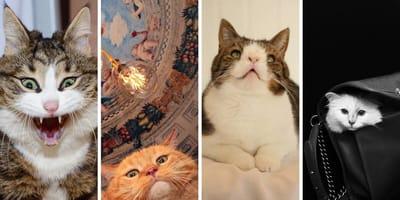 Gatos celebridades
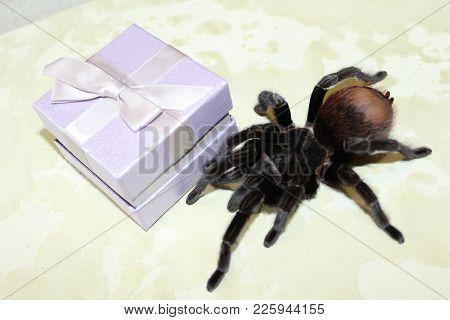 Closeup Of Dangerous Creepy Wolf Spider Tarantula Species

========

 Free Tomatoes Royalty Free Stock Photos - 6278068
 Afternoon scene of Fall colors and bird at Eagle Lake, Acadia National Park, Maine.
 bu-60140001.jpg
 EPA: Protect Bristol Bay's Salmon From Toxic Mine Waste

========

§ Exercise
Could you return exactly the lines above from the line with "Afternoon scene of" to the line with "EPA: Protect Bristol", both included, and nothing else?

§ Exercise answer
 Afternoon scene of Fall colors and bird at Eagle Lake, Acadia National Park, Maine.
 bu-60140001.jpg
 EPA: Protect Bristol Bay's Salmon From Toxic Mine Waste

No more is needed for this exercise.